● **AIM OF THE TASK**: Pick out each row below that contains the word "closest", and copy those rows.

● **DATA EXCERPTS**:
## BEGIN
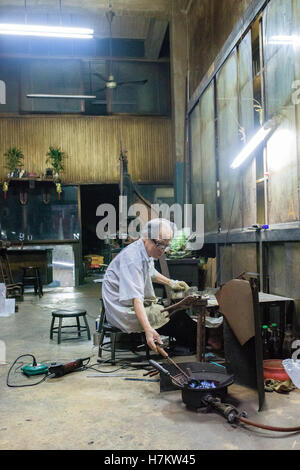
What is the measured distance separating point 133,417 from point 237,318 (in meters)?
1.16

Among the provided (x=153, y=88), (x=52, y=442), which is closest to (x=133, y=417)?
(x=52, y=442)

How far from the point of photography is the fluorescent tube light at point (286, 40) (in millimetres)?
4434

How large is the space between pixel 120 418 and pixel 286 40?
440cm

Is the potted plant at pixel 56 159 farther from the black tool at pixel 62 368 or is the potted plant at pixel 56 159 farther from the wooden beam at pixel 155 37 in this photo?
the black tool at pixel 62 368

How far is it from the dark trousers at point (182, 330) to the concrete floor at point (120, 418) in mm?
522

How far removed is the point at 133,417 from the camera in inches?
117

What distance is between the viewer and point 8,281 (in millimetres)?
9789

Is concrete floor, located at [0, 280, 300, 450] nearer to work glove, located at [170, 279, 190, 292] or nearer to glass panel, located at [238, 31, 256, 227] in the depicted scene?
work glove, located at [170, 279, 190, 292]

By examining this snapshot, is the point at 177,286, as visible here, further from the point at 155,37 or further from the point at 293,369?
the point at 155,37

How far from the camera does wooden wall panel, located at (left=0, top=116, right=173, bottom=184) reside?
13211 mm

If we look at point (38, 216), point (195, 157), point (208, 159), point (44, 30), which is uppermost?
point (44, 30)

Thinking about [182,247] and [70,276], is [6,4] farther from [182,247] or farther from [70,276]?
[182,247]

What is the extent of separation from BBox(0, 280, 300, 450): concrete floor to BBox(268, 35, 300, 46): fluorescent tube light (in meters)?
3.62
## END
## BEGIN
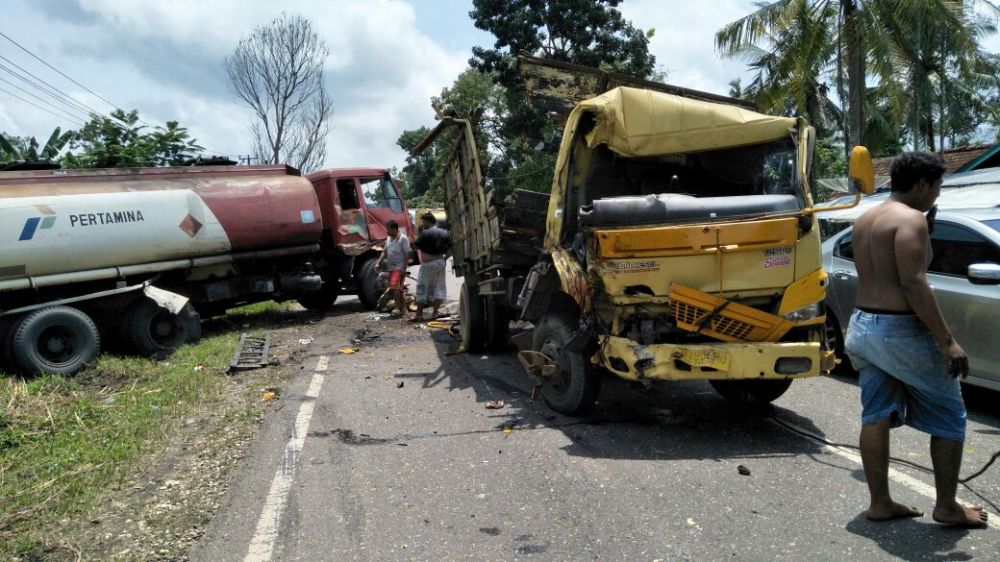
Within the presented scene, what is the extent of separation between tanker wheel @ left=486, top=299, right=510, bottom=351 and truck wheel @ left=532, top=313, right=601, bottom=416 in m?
## END
## BEGIN
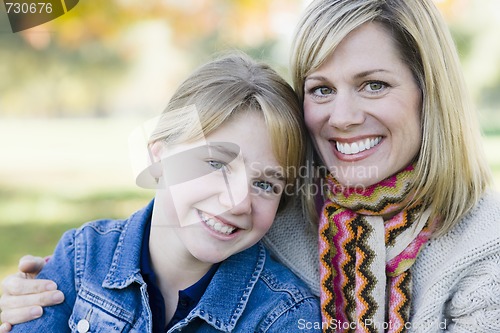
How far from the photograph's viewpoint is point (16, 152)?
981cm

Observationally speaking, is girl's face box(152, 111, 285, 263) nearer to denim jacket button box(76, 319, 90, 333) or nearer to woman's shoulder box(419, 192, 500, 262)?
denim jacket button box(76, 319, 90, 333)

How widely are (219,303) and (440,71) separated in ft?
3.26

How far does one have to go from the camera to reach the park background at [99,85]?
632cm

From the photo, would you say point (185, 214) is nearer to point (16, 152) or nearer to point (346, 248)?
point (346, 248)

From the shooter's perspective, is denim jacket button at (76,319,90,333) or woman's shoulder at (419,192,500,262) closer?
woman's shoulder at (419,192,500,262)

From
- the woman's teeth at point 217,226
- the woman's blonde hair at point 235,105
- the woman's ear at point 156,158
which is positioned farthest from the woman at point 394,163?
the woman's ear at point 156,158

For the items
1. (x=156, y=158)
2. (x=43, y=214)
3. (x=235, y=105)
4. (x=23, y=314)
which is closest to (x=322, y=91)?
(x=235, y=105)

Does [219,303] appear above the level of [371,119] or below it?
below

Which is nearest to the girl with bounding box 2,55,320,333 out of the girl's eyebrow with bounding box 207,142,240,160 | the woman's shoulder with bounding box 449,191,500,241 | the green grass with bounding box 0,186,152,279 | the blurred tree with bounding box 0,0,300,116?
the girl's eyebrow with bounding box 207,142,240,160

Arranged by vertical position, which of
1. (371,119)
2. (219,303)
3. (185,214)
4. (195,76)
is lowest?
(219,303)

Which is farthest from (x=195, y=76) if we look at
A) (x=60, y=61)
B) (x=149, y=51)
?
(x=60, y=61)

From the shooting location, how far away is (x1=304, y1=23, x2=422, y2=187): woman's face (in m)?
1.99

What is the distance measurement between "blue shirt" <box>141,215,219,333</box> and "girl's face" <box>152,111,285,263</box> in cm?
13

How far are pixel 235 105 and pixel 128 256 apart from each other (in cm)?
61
## END
● **FULL OUTPUT**:
Among the provided (x=153, y=88), (x=52, y=442), which is closest to (x=133, y=417)?
which is closest to (x=322, y=91)?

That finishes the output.